The entries below are to be transcribed in full, without their images.

_ _ _ _ _

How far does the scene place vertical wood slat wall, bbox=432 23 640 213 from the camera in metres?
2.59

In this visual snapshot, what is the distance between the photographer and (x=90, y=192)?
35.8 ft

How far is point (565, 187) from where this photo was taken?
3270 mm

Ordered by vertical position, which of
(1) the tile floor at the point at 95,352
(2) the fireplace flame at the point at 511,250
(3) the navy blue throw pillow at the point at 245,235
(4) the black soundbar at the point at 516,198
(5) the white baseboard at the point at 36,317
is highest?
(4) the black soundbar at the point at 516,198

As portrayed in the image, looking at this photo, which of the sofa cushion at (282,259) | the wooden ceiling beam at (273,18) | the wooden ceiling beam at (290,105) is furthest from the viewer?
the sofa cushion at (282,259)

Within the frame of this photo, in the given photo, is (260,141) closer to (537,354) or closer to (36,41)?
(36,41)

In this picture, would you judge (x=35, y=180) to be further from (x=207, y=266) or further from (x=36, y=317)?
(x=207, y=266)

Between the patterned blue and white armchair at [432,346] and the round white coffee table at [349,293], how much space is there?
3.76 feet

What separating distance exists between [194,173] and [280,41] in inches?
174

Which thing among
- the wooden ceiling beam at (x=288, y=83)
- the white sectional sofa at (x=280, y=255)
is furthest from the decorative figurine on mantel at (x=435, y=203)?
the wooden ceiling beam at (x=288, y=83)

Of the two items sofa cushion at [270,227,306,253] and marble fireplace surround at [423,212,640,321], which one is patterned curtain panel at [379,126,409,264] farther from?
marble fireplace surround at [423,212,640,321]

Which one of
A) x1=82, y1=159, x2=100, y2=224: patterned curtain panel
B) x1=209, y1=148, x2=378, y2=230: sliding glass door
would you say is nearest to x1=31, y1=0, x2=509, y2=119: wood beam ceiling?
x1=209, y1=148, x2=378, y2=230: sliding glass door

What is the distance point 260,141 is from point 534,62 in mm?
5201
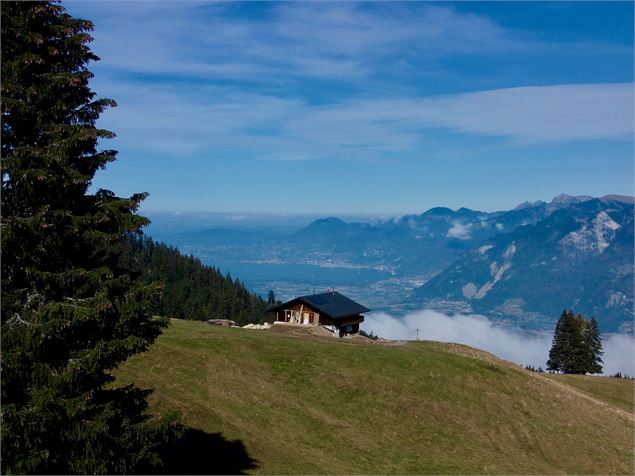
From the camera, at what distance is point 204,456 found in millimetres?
31422

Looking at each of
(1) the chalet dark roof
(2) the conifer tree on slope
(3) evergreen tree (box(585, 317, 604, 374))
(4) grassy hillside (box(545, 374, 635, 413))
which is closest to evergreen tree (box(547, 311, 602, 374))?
(3) evergreen tree (box(585, 317, 604, 374))

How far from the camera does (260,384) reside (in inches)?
1783

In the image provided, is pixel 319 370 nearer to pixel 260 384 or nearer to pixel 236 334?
pixel 260 384

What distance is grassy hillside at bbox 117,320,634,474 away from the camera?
36.3 m

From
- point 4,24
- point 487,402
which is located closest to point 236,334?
point 487,402

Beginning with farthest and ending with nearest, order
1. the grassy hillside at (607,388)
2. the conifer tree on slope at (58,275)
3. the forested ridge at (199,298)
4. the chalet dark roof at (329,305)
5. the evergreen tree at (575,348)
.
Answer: the forested ridge at (199,298) < the evergreen tree at (575,348) < the chalet dark roof at (329,305) < the grassy hillside at (607,388) < the conifer tree on slope at (58,275)

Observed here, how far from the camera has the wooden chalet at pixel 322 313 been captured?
82.4 meters

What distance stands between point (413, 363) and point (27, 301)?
43614 mm

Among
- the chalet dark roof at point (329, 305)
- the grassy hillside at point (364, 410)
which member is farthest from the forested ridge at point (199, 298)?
the grassy hillside at point (364, 410)

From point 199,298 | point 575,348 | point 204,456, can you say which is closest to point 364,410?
point 204,456

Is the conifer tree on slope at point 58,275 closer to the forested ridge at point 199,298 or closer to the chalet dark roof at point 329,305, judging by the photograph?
the chalet dark roof at point 329,305

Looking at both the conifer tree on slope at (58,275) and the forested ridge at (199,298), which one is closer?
the conifer tree on slope at (58,275)

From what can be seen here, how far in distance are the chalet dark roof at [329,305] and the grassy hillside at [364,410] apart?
904 inches

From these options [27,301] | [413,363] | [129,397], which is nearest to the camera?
[27,301]
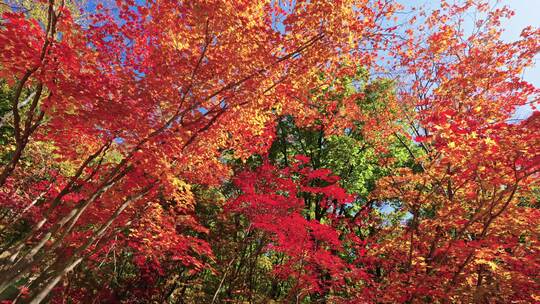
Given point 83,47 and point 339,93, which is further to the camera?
point 339,93

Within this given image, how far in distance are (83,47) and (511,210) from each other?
9.67 metres

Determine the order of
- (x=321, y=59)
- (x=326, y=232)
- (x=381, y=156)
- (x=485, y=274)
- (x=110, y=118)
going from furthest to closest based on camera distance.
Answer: (x=381, y=156) < (x=326, y=232) < (x=485, y=274) < (x=321, y=59) < (x=110, y=118)

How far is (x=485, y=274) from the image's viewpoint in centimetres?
794

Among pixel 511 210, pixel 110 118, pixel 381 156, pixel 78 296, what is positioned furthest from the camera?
pixel 381 156

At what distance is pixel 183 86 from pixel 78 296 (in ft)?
37.1

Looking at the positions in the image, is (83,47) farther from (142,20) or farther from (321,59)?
(321,59)


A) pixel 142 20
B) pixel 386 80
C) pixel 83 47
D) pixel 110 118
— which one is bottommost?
pixel 110 118

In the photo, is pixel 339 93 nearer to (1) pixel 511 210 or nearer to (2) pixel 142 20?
(1) pixel 511 210

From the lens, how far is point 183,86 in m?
5.91

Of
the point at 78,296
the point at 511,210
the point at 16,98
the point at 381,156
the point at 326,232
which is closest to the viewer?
the point at 16,98

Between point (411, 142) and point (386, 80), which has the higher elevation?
point (386, 80)

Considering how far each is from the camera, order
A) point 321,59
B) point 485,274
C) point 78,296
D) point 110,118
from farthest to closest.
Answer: point 78,296
point 485,274
point 321,59
point 110,118

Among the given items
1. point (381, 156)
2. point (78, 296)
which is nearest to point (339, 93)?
point (381, 156)

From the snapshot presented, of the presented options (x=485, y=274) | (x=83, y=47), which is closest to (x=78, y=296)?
(x=83, y=47)
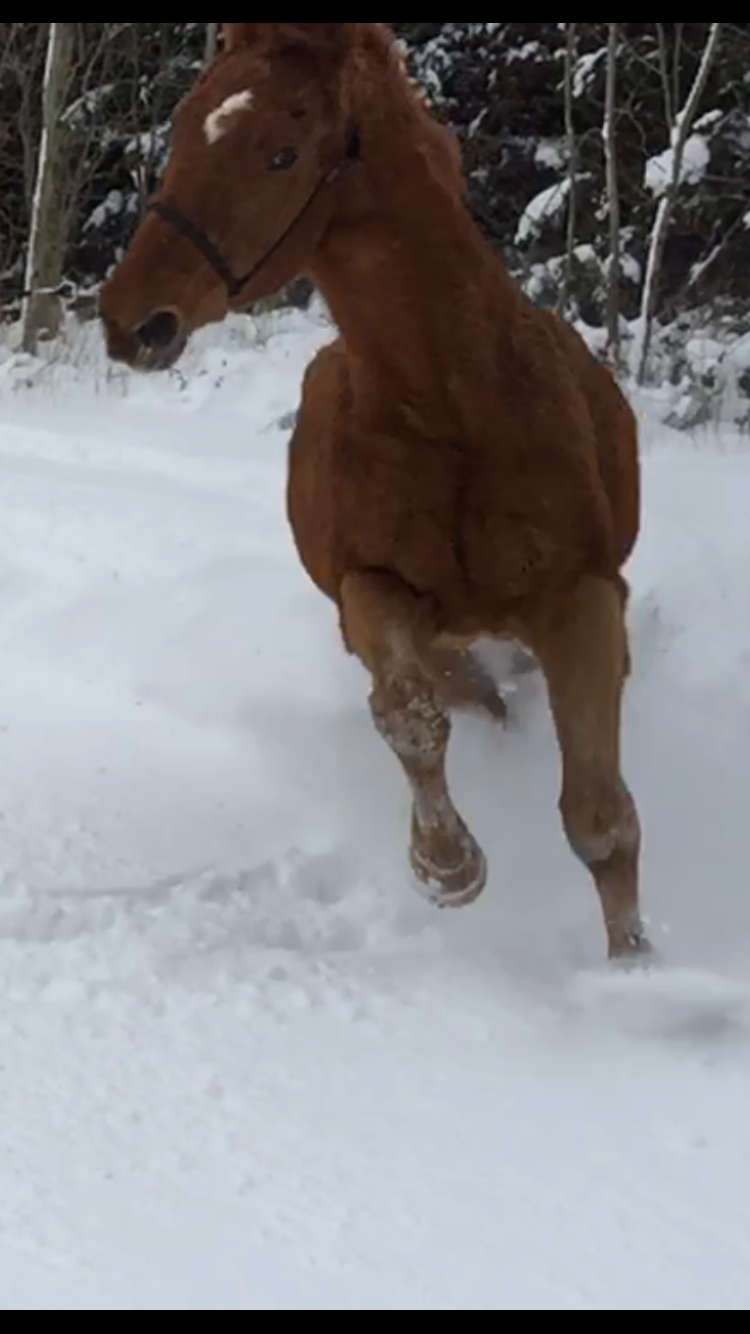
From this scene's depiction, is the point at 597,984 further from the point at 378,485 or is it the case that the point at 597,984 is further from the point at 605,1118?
the point at 378,485

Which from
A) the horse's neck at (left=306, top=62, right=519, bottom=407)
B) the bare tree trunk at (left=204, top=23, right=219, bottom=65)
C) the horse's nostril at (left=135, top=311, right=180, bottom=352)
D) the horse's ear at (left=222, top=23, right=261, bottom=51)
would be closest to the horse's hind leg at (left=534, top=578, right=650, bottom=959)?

_ _ _ _ _

Written solution =>
How far does the scene place vertical wood slat wall, bbox=432 23 640 213 from the camera in metres?
2.59

In this visual snapshot, what is the distance between the photographer and (x=90, y=192)?
35.8 ft

How far is point (565, 187) from where this photo was taken?
3270 mm

Ordered by vertical position, which of
(1) the tile floor at the point at 95,352
(2) the fireplace flame at the point at 511,250
(3) the navy blue throw pillow at the point at 245,235
(4) the black soundbar at the point at 516,198
(5) the white baseboard at the point at 36,317
is highest?
(4) the black soundbar at the point at 516,198

As portrayed in the image, looking at this photo, which of the sofa cushion at (282,259) | the wooden ceiling beam at (273,18) | the wooden ceiling beam at (290,105) is furthest from the viewer?
the sofa cushion at (282,259)

Within the frame of this photo, in the given photo, is (260,141) closer to (537,354) or closer to (36,41)?
(36,41)

In this picture, would you judge (x=35, y=180) to be further from (x=207, y=266) or further from (x=36, y=317)?
(x=207, y=266)

Between the patterned blue and white armchair at [432,346] and the round white coffee table at [349,293], how much space is there?
3.76 feet

What separating distance exists between [194,173] and [280,41] in inches?
174

Which thing among
- the wooden ceiling beam at (x=288, y=83)
- the white sectional sofa at (x=280, y=255)
is furthest from the decorative figurine on mantel at (x=435, y=203)?
the wooden ceiling beam at (x=288, y=83)

Of the two items sofa cushion at [270,227,306,253] and marble fireplace surround at [423,212,640,321], which one is patterned curtain panel at [379,126,409,264] farther from?
marble fireplace surround at [423,212,640,321]

Which one of
A) x1=82, y1=159, x2=100, y2=224: patterned curtain panel
B) x1=209, y1=148, x2=378, y2=230: sliding glass door
would you say is nearest to x1=31, y1=0, x2=509, y2=119: wood beam ceiling?
x1=209, y1=148, x2=378, y2=230: sliding glass door

What is the distance point 260,141 is from point 534,62 in mm?
5201
From the camera, at what distance is point 204,456 found in millimetres?
31422

Looking at each of
(1) the chalet dark roof
(2) the conifer tree on slope
(3) evergreen tree (box(585, 317, 604, 374))
(4) grassy hillside (box(545, 374, 635, 413))
which is closest to evergreen tree (box(547, 311, 602, 374))?
(3) evergreen tree (box(585, 317, 604, 374))

How far from the camera does (260,384) reside (in inches)?
1783

In the image provided, is pixel 319 370 nearer to pixel 260 384 or nearer to pixel 236 334?
pixel 260 384

What distance is grassy hillside at bbox 117,320,634,474 away from the camera?
36.3 m

From
- point 4,24
- point 487,402
which is located closest to point 236,334?
point 487,402

Beginning with farthest and ending with nearest, order
1. the grassy hillside at (607,388)
2. the conifer tree on slope at (58,275)
3. the forested ridge at (199,298)
4. the chalet dark roof at (329,305)
5. the evergreen tree at (575,348)
.
Answer: the forested ridge at (199,298) < the evergreen tree at (575,348) < the chalet dark roof at (329,305) < the grassy hillside at (607,388) < the conifer tree on slope at (58,275)

Observed here, how far from the camera has the wooden chalet at pixel 322 313 been captured?
82.4 meters

What distance stands between point (413, 363) and point (27, 301)?
43614 mm

Among
- the chalet dark roof at point (329, 305)
- the grassy hillside at point (364, 410)
which member is farthest from the forested ridge at point (199, 298)?
the grassy hillside at point (364, 410)

From point 199,298 | point 575,348 | point 204,456, can you say which is closest to point 364,410?
point 204,456

Is the conifer tree on slope at point 58,275 closer to the forested ridge at point 199,298 or closer to the chalet dark roof at point 329,305, judging by the photograph?
the chalet dark roof at point 329,305

Looking at both the conifer tree on slope at (58,275) and the forested ridge at (199,298), which one is closer?
the conifer tree on slope at (58,275)

From what can be seen here, how far in distance are the chalet dark roof at [329,305] and the grassy hillside at [364,410] apart?
904 inches

From these options [27,301] | [413,363] | [129,397], which is nearest to the camera?
[27,301]
Given point 83,47 and point 339,93, which is further to the camera?
point 339,93

Within this given image, how far in distance are (83,47) and (511,210) from each other?
9.67 metres

Determine the order of
- (x=321, y=59)
- (x=326, y=232)
- (x=381, y=156)
- (x=485, y=274)
- (x=110, y=118)
going from furthest to closest based on camera distance.
Answer: (x=381, y=156) < (x=326, y=232) < (x=485, y=274) < (x=321, y=59) < (x=110, y=118)

How far is (x=485, y=274) from the image's viewpoint in centimetres?
794

Among pixel 511 210, pixel 110 118, pixel 381 156, pixel 78 296, what is positioned furthest from the camera?
pixel 381 156

At what distance is pixel 183 86 from pixel 78 296 (in ft)?
37.1

Looking at the positions in the image, is (83,47) farther from (142,20) or farther from (321,59)?
(321,59)


A) pixel 142 20
B) pixel 386 80
C) pixel 83 47
D) pixel 110 118
— which one is bottommost?
pixel 110 118

In the photo, is pixel 339 93 nearer to (1) pixel 511 210 or nearer to (2) pixel 142 20?
(1) pixel 511 210

From the lens, how far is point 183,86 in m?
5.91

Of
the point at 78,296
the point at 511,210
the point at 16,98
the point at 381,156
the point at 326,232
which is closest to the viewer?
the point at 16,98

Between point (411, 142) and point (386, 80), which has the higher elevation?
point (386, 80)

Considering how far each is from the camera, order
A) point 321,59
B) point 485,274
C) point 78,296
D) point 110,118
from farthest to closest.
Answer: point 78,296
point 485,274
point 321,59
point 110,118

Among the given items
1. point (381, 156)
2. point (78, 296)
which is nearest to point (339, 93)?
point (381, 156)

From the snapshot presented, of the presented options (x=485, y=274) | (x=83, y=47), which is closest to (x=78, y=296)?
(x=83, y=47)
From this scene's depiction, is the point at 597,984 further from the point at 378,485 or is it the case that the point at 597,984 is further from the point at 605,1118?
the point at 378,485

Which from
A) the horse's neck at (left=306, top=62, right=519, bottom=407)
B) the bare tree trunk at (left=204, top=23, right=219, bottom=65)
C) the horse's nostril at (left=135, top=311, right=180, bottom=352)
D) the horse's ear at (left=222, top=23, right=261, bottom=51)
would be closest to the horse's hind leg at (left=534, top=578, right=650, bottom=959)?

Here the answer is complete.